Patient follow-up, outcomes

At the patient’s 2-week postoperative visit, his vision had improved to 20/30, and he reported mild improvement in his symptoms. OCT imaging showed mild improvement in the foveal anatomy. There were no complications from surgery. The patient was followed at appropriate intervals postsurgery.

Top image is 2 weeks and bottom is 1-year post surgery, showing significant improvement of intraretinal cavitations and fluid.

His last recorded follow up was 1-year postsurgery. His recorded visual acuity remained 20/30; however, he had experienced significant improvement in his visual symptoms and metamorphopsia over the course of the year. The 1-year follow up OCT showed significant anatomical improvement.

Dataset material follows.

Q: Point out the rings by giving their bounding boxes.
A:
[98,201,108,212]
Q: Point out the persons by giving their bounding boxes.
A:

While not common, ODPM can be a progressive cause of central vision loss in patients with optic disc pits. It is important to correctly identify the etiology of vision loss in these patients so it can be appropriately managed. The postsurgical improvement seen in patients with optic disc pit maculopathy is not instantaneous, and patients may continue to have functional vision improvement for months or longer after surgery.